[SOURCE INFORMATION]
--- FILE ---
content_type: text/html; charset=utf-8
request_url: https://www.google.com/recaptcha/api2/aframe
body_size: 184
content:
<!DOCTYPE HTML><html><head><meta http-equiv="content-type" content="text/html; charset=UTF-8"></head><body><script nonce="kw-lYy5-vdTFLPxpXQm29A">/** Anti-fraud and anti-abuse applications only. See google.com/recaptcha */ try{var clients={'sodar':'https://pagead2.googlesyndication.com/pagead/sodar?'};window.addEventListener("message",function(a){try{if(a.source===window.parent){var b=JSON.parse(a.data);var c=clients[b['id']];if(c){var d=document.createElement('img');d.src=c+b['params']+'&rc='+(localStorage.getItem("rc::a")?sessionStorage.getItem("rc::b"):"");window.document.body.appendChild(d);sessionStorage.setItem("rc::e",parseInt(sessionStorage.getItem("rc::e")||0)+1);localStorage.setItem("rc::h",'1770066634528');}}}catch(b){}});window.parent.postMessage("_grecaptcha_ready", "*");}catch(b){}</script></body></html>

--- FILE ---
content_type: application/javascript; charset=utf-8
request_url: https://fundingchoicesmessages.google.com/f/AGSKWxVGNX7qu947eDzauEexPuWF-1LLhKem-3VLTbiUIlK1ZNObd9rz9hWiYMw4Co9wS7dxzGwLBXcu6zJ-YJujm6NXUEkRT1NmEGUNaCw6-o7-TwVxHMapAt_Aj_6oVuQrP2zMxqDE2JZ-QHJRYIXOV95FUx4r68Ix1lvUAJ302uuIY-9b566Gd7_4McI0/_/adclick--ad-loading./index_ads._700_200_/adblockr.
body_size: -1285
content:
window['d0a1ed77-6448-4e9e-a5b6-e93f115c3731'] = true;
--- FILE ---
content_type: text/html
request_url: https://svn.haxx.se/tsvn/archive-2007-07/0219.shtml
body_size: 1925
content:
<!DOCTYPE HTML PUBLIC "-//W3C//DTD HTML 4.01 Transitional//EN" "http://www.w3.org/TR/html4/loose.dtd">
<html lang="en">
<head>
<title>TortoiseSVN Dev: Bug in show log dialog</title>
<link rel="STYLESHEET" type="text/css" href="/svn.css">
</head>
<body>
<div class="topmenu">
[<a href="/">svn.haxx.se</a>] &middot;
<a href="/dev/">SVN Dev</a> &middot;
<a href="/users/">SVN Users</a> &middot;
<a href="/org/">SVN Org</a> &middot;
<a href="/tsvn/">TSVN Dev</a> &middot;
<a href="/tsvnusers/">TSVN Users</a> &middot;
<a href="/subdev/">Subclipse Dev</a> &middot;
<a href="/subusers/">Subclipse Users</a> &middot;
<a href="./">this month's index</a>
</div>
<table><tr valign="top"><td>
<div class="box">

[GOAL OF THE EXERCISE] In the material above, how many lines include the word "haxx"? State that number alone.

[RESULT OF THIS TASK] 2